In the world of staffing, the words "temp" and "contractor" are often used interchangeably. But in our experience, there are some differences between the two.
The word "temp" conjures up the old stereotype of the lower paid worker provided by a staffing agency. Temps often fill in for employees on vacation or to bridge the gap while a company replaces someone who has quit. Companies also turn to temps for seasonal help, and they are often used for spikes in production in manufacturing environments.
While there is certainly still a place for temps in the American workplace, companies are increasingly in need of a flexible group of highly skilled workers with a technical or professional background to work for specific periods of time for crucial projects and deadlines or to ramp up for spikes in business. In these situations, employers often turn to recruiters to find these more specialized candidates.
These workers don't seem to fit the mold of the traditional "temp." Therefore, they are more often referred to as contractors. They should not, however, be confused with 1099 independent contractors. In this context, contractors are not self-employed like 1099 independent contractors but rather are W-2 employees of a third party, such as a contract staffing back-office.

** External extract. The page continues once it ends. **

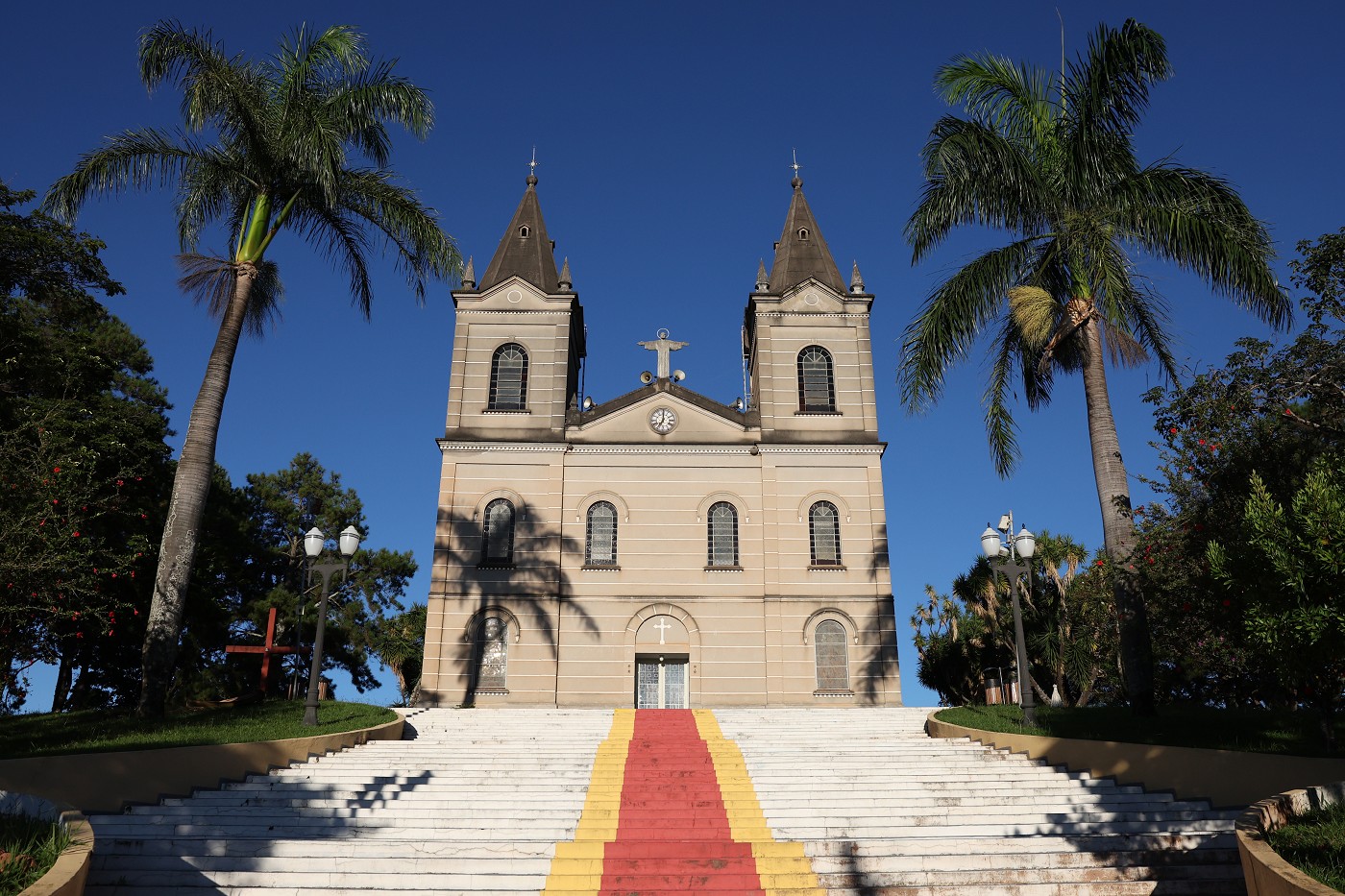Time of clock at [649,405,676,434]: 7:00
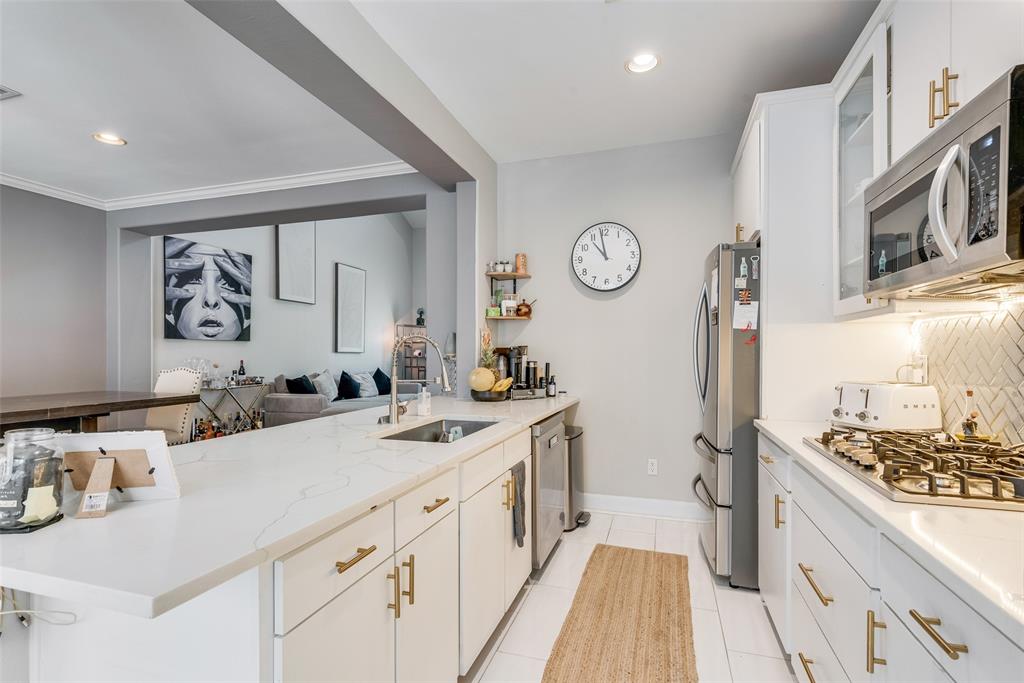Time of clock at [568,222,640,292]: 10:58
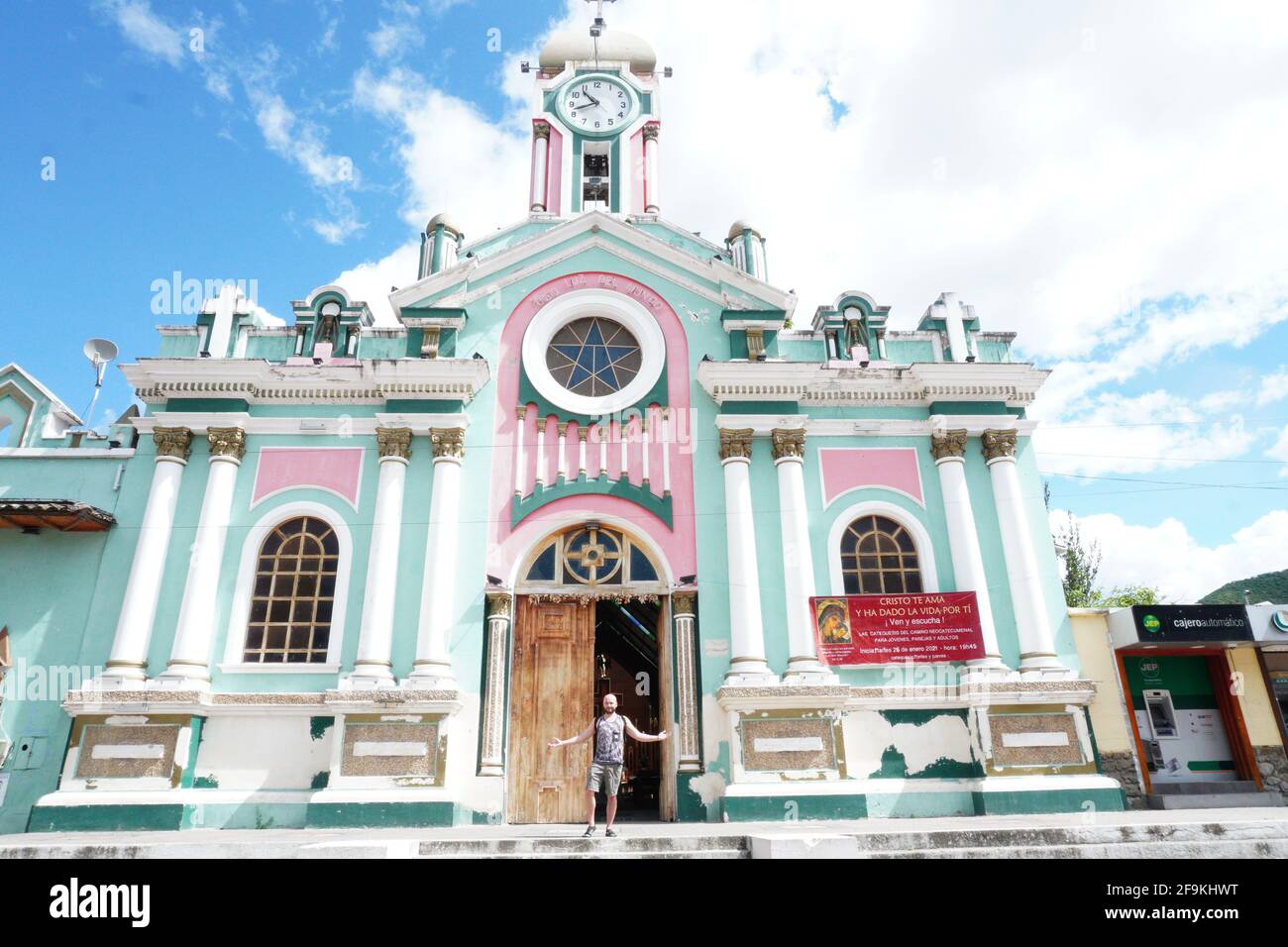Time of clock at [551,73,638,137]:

Unlike temps, who are typically blue collar or entry-level office (secretarial) workers, contractors can be found in nearly every industry and in positions leading all the way to high end executives. They generally are higher-paid than temps and are utilized for longer periods of time. For instance, the average contract length for a contractor employed by Top Echelon Contracting is nine months.
Temps and contractors are similar, but they have different roles in today's workforce. We are finding that the use of contractors is getting more and more popular as companies seek more flexibility in the current uncertain economic environment.